He thought for a minute. A big new vein in his forehead pulsed. Then, making senior gestures with his ham-sized hand, he said, “Here's the plan: Forget about History class. We couldn't pass ourselves off as us. Anyway, look how we're dressed. We're ridiculous. We wait till the bell rings again. Then we give it another ten minutes. Then we make a break for the upper-school locker room. After they've changed for P.E., we'll get into their lockers and take some clothes that fit us.”
“Is this stealing?”
“It's borrowing, and do you have a better idea?”
We waited. Another bell rang, and the school settled down for afternoon classes. We waited some more, and I couldn't get used to this body. It bulged all over, and my head was so far from the floor, I nearly had a nose-bleed. Then at the last minute we remembered our sixth-grade shoes and hid them in a file drawer. As Aaron said, if Mrs. Newbery found our shoes but not us, it would just deepen the mystery.
“Let's synchronize watches,” he said at the door. Luckily both watchbands were expandable. We had wrists like tree trunks. “We do this at a dead run,” Aaron whispered. “If Mrs. Newbery's at her desk, sprint right past her. She won't know us anyway.”
When Aaron opened the Black Hole door, we ran into each other. Then we started galloping through the media center. Mrs. Newbery wasn't around, which was just as well. I was pretty sure that somebody was in the book stacks, but I didn't really look because everything was a blur. We weren't used to being this big. It was like running on stilts. All four of our legs got tangled up, and we came crashing down in front of the Leisure Reading revolving rack. We were both grunting. Also, our dress code strangled us all over. When we got up, I heard the seat of Aaron's pants go completely.
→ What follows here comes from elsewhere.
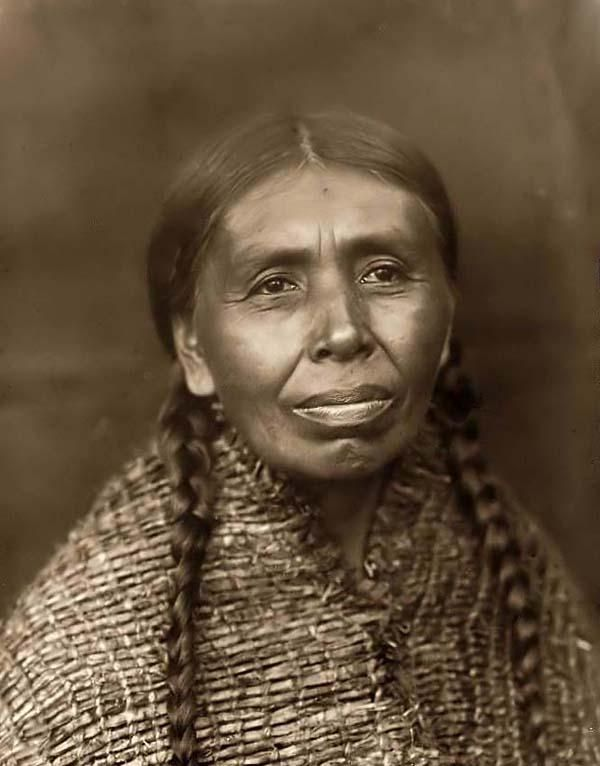 You are viewing a rare image of Lotsubelo. It was taken in 1913 by Edward S. Curtis.    The image shows Quilcene woman, head-and-shoulders portrait, facing front.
The upper-school locker room is in the basement at the other end of school. It was two flights down, and we fell twice each. Our sock feet were like flippers. Then we were thundering down an endless corridor, taking huge strides, following the smell of the upper-school locker room. Then we were in it, and it was empty. The big guys were all over at the soccer field in the park.
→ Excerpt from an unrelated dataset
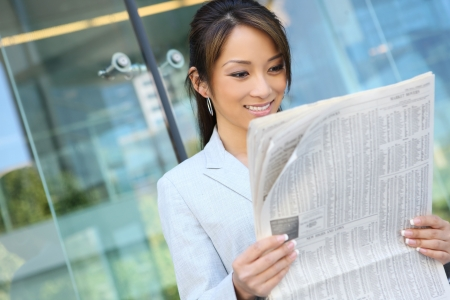 사무실 건물에서 신문을 읽는 예쁜 아시아 비즈니스 여자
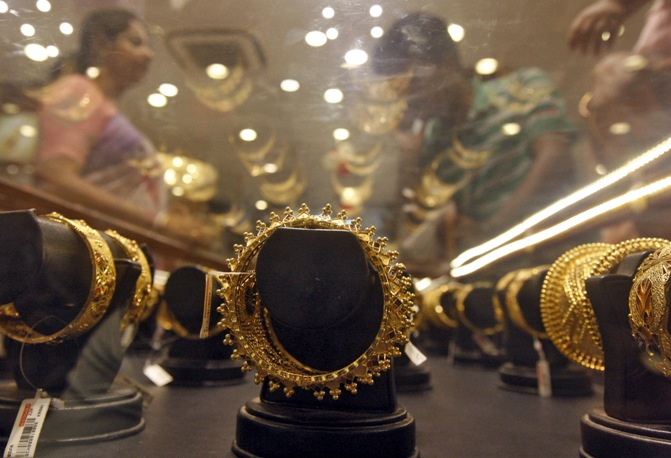 Image: Gold bracelets are on display as a woman (left) makes choices at a jewellery showroom on the occasion of Akshaya Tritiya, a major gold buying festival, in Kolkata. Rupak De Chowdhuri/Reuters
“Aaron, we don't know the combinations of any of these locks.”
“If they're anything like the middle school, half of them are broken.” He ran a gigantic hand along the locker doors. He jerked one open, then another.
And inside ... big dress code.
“Aaron, what if they don't fit?”
“Josh, this isn't The Gap. We're not shopping.”
The upper-school guys' books were in their lockers with their names on them. “Hey, look,” I said. “This is Harrison ‘Hulk' Hotchkiss's stuff.”
“And I'm getting Otis ‘Stink' Stuyvesant's stuff,” Aaron said. “We're in luck. These are two of the bigger guys in upper school.”
I pulled out a huge blazer. “Whoa,” I said.
“Don't dawdle,” Aaron said. “Get naked and get dressed.”
I hadn't thought about getting naked. I don't usually think too far ahead.
I wrestled out of my little blazer. Taking off my shirt was like shedding a skin. When I peeled off my pants, my door keys popped out of a pocket and fell on the floor. I swept them up. Hanging on a hook in the locker were Hulk Hotchkiss's big underpants. I wasn't too crazy about wearing somebody else's used underpants. But my sixth-grade pair really had me tied in knots.
Aaron was down to his underpants too. We turned our backs on each other. Finally we were free.
Then we said, “Wow.”
6
Better Than Grown
We could keep our own socks. They stretch. Hulk Hotchkiss's shoes were a tight fit. I could have used a size larger. The hardest part was knotting our Huckley ties with our big hands. We had fingers like sausages. Aaron was really slow. Until just lately, his mom's been tying his tie for him. When we were finished, we looked each other over. It was fantastic. It was unbelievable.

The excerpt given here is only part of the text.